<<<<

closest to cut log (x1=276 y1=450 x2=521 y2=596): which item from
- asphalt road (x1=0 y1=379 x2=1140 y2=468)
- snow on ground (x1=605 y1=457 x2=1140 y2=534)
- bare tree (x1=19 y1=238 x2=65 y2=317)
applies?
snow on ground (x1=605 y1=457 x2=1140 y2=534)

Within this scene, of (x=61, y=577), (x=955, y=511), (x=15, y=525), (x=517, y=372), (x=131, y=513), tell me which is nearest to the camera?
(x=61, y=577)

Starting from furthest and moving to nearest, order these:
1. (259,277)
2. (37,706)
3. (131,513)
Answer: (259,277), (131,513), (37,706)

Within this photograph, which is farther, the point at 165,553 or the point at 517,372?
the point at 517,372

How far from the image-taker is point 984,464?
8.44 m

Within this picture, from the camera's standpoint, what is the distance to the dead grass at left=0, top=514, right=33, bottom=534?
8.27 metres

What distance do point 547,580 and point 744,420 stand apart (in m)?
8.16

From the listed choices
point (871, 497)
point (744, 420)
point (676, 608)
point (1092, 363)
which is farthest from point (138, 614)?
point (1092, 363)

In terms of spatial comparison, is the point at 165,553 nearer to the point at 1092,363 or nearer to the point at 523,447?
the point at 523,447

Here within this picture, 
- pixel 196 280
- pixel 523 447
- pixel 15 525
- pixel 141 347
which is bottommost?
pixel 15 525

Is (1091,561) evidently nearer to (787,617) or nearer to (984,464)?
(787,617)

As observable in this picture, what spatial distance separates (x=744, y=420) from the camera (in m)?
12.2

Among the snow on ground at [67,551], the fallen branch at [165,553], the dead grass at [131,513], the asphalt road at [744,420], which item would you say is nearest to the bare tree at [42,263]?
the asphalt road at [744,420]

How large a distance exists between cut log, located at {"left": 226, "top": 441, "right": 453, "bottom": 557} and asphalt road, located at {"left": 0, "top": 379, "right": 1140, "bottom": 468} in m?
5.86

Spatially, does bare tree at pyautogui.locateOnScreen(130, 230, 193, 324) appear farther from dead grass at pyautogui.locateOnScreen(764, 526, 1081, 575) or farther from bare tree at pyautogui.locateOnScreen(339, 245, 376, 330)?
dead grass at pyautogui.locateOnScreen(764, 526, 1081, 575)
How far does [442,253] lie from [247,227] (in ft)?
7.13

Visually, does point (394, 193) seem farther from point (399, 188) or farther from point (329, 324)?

>>>>

[What you are asked to do] Transcribe each entry precisely, missing none.

[Task response]
closest to cut log (x1=276 y1=450 x2=521 y2=596): which item from
- asphalt road (x1=0 y1=379 x2=1140 y2=468)
- snow on ground (x1=605 y1=457 x2=1140 y2=534)
- bare tree (x1=19 y1=238 x2=65 y2=317)
applies?
snow on ground (x1=605 y1=457 x2=1140 y2=534)

Within this scene, of (x=61, y=577), (x=955, y=511), (x=15, y=525), (x=517, y=372), (x=131, y=513), tell me which is nearest to the camera?
(x=61, y=577)

Starting from furthest and moving to nearest, order these:
1. (259,277)
2. (37,706)
3. (131,513)
Answer: (259,277), (131,513), (37,706)

Within this photograph, which is farther, the point at 165,553 or the point at 517,372?
the point at 517,372

How far from the image-taker is point 984,464?
8.44 m

Within this picture, from the camera's standpoint, what is the distance to the dead grass at left=0, top=514, right=33, bottom=534?
8.27 metres

What distance do point 547,580 and point 744,420 stand apart (in m)?
8.16

From the listed choices
point (871, 497)
point (744, 420)
point (676, 608)
point (1092, 363)
which is farthest from point (138, 614)?
point (1092, 363)

In terms of spatial comparison, is the point at 165,553 nearer to the point at 1092,363 or nearer to the point at 523,447?
the point at 523,447

Here within this picture, 
- pixel 196 280
- pixel 523 447
- pixel 15 525
- pixel 141 347
which is bottommost?
pixel 15 525

Is (1091,561) evidently nearer to (787,617) or nearer to (984,464)?
(787,617)

As observable in this picture, what spatial distance separates (x=744, y=420) from the camera (in m)?
12.2

Among the snow on ground at [67,551], the fallen branch at [165,553], the dead grass at [131,513], the asphalt road at [744,420], which item would you say is nearest to the bare tree at [42,263]?
the asphalt road at [744,420]

How large a distance exists between cut log, located at {"left": 226, "top": 441, "right": 453, "bottom": 557} and asphalt road, located at {"left": 0, "top": 379, "right": 1140, "bottom": 468} in m?
5.86

Spatially, does bare tree at pyautogui.locateOnScreen(130, 230, 193, 324) appear farther from dead grass at pyautogui.locateOnScreen(764, 526, 1081, 575) or farther from bare tree at pyautogui.locateOnScreen(339, 245, 376, 330)?
dead grass at pyautogui.locateOnScreen(764, 526, 1081, 575)
How far does [442,253] lie from [247,227] (in ft)?
7.13

Visually, does point (394, 193) seem farther from point (399, 188) or farther from point (329, 324)?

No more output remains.